I just don’t think it is what you want, because the input may be slightly different, right?
Kind regards,
Alexander

Thanks Alexander,

One last question, i try to understand how to use the pattern in Regex Split. My data is full of differents cases. I try to make a “generic” as you said.
This is an example.
Albanais. Décédé le 10 novembre 1889 à Saint Laurent de Maroni

I want :
Split0 Décédé
Split1 10 novembre 1889
Split2 Saint Laurent de Maroni
I don’t want to conserve : “Albanais”. Sometimes that will be Chinois or Allemand ect …

Thanks for your help

Hi,
For this to work, you need to be able to formulate your data extraction rules in plain language first. For example:

Ignore the first word, then comes always “Décédé”, then a “le”, then a date in the format , then “à”, and the rest is a location.

If you formulate this precisely, a regex can be built to accommodate all your cases.
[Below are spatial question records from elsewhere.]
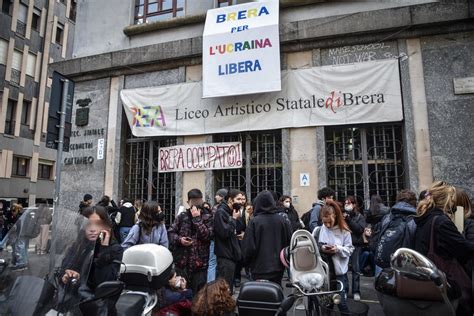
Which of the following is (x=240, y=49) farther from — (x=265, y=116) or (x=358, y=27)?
(x=358, y=27)

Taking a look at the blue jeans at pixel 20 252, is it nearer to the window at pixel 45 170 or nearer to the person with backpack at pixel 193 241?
the person with backpack at pixel 193 241

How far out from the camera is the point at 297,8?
9.66 metres

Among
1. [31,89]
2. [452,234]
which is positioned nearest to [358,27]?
[452,234]

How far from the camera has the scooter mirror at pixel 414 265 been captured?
239 cm

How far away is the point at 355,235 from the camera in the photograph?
20.8ft

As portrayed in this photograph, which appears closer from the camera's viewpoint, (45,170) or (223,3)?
(223,3)

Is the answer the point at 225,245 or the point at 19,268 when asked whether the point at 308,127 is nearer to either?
the point at 225,245

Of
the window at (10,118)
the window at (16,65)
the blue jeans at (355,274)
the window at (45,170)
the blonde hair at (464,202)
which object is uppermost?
the window at (16,65)

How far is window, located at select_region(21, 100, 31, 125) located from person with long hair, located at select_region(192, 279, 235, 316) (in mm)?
28169

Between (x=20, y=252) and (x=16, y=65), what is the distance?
91.5 feet

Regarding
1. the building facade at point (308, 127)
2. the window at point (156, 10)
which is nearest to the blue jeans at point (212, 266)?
the building facade at point (308, 127)

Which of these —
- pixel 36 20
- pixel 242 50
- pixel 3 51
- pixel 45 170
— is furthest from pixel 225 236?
pixel 36 20

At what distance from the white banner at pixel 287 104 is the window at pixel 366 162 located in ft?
1.87

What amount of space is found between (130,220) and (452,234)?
6.28 m
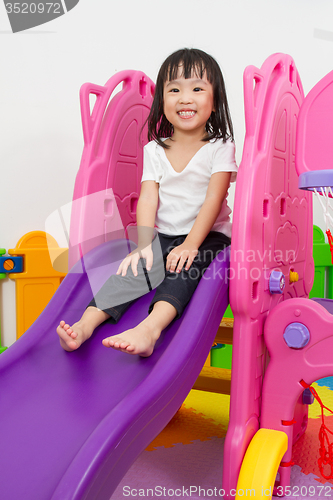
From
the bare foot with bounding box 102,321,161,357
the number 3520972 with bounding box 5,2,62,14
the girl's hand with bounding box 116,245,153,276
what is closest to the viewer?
the bare foot with bounding box 102,321,161,357

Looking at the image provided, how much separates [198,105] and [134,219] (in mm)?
400

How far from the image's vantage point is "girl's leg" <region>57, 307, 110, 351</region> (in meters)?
0.87

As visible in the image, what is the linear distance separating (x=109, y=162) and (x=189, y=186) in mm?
252

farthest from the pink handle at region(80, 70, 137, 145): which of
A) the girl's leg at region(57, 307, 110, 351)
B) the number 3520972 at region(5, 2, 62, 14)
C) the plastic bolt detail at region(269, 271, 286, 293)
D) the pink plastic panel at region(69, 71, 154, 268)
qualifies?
the number 3520972 at region(5, 2, 62, 14)

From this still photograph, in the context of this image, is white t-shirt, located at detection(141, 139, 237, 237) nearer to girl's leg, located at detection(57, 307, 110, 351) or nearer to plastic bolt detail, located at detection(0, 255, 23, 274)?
girl's leg, located at detection(57, 307, 110, 351)

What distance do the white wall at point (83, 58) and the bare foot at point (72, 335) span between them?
2.85ft

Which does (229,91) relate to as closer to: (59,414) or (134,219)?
(134,219)

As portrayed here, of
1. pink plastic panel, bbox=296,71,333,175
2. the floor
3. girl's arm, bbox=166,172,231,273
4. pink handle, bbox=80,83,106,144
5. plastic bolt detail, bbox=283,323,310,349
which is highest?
pink handle, bbox=80,83,106,144

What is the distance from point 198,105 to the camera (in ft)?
3.52

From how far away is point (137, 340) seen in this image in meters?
0.82

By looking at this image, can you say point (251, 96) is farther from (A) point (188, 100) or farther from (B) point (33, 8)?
(B) point (33, 8)

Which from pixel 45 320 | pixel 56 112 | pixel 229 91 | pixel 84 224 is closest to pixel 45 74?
pixel 56 112

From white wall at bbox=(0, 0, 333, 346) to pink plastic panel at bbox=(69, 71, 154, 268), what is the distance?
548 millimetres

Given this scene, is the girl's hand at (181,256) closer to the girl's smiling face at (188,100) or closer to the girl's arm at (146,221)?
the girl's arm at (146,221)
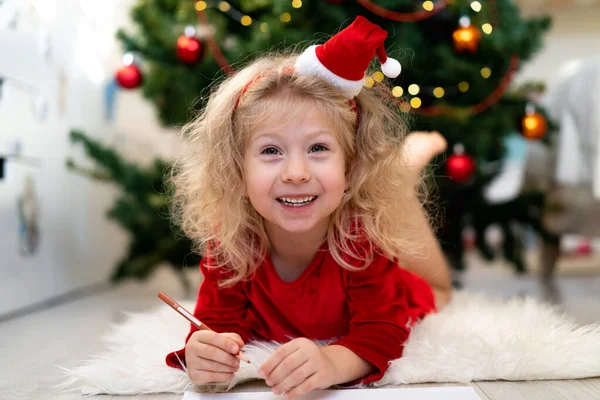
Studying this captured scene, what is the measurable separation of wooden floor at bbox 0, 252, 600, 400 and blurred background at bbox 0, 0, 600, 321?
0.04 meters

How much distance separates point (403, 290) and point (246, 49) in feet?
2.64

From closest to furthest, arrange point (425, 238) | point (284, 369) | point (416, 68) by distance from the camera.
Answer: point (284, 369) → point (425, 238) → point (416, 68)

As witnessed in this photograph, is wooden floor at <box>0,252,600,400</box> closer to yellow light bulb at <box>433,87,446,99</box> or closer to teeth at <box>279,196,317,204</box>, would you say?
teeth at <box>279,196,317,204</box>

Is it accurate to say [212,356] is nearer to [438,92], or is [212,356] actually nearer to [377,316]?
[377,316]

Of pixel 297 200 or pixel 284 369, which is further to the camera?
pixel 297 200

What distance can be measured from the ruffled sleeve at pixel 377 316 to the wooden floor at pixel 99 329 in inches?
4.6

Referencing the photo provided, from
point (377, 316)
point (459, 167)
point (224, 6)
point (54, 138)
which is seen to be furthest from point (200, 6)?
point (377, 316)

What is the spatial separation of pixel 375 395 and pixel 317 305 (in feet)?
0.65

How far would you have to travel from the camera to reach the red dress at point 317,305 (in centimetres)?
79

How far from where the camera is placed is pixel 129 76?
5.07 ft

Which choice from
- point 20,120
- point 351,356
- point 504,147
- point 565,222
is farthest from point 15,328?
point 565,222

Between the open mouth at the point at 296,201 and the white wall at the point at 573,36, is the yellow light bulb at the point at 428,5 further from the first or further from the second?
the white wall at the point at 573,36

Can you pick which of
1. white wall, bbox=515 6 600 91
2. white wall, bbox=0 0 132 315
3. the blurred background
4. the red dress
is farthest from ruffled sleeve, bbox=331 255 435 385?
white wall, bbox=515 6 600 91

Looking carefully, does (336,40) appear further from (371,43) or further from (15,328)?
(15,328)
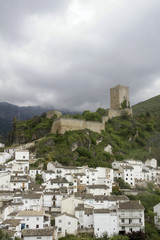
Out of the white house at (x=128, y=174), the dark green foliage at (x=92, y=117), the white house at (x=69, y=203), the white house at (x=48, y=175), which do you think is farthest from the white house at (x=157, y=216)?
the dark green foliage at (x=92, y=117)

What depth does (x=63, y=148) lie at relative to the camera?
58.1 m

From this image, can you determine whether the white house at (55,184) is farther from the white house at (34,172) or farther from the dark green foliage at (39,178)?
the white house at (34,172)

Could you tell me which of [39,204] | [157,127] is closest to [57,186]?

If you have trouble with the formulation of the rules in plain language, then there also cannot be a regex that works.
Kind regards,
Alexander

Very strange …
Why some rows are split as expect and the same Regex doesnt work for the others that are the same

Hi,
Sometimes it is as simple as a superfluous space. If you can paste the ATIONS from your table here as text, I can have a look.
Kind regards,
Alexander

2 Likes

Finaly i think Regex is to complicate.
I do not understand why it s not possible with AI today to have a Regex generator.

…

You might have opened up another avenue with your comment. You could use our OpenAI nodes to let it parse the text. You just have to engineer the right prompt to make it do it. Example:

“the following are sentences in French, with a date and a location. Please give me a JSON where all the sentences are parsed and date and location extracted. The format should be {“date”: , “location”: }. The response should only be the JSON and nothing else.”

Then you can use the String to JSON node and JsonPath to extract the data into a table. This might be the most robust way you can do it today.
Kind regards
Alexander

4 Likes

Hi @Brain, I couldn’t help but notice some parallels with what you are trying to achieve and @FrankColumbo 's recent post, which also resulted in using regex for extracting text, but involved discussions of using AI too.

Although regex was provided as a solution in that thread, I agree that for this type of work AI is undoubtedly set to become the primary way to achieve it, as sometimes it is simply not practical to write a prescriptive set of rules for all possibilities.

2 Likes

This topic was automatically closed 7 days after the last reply. New replies are no longer allowed.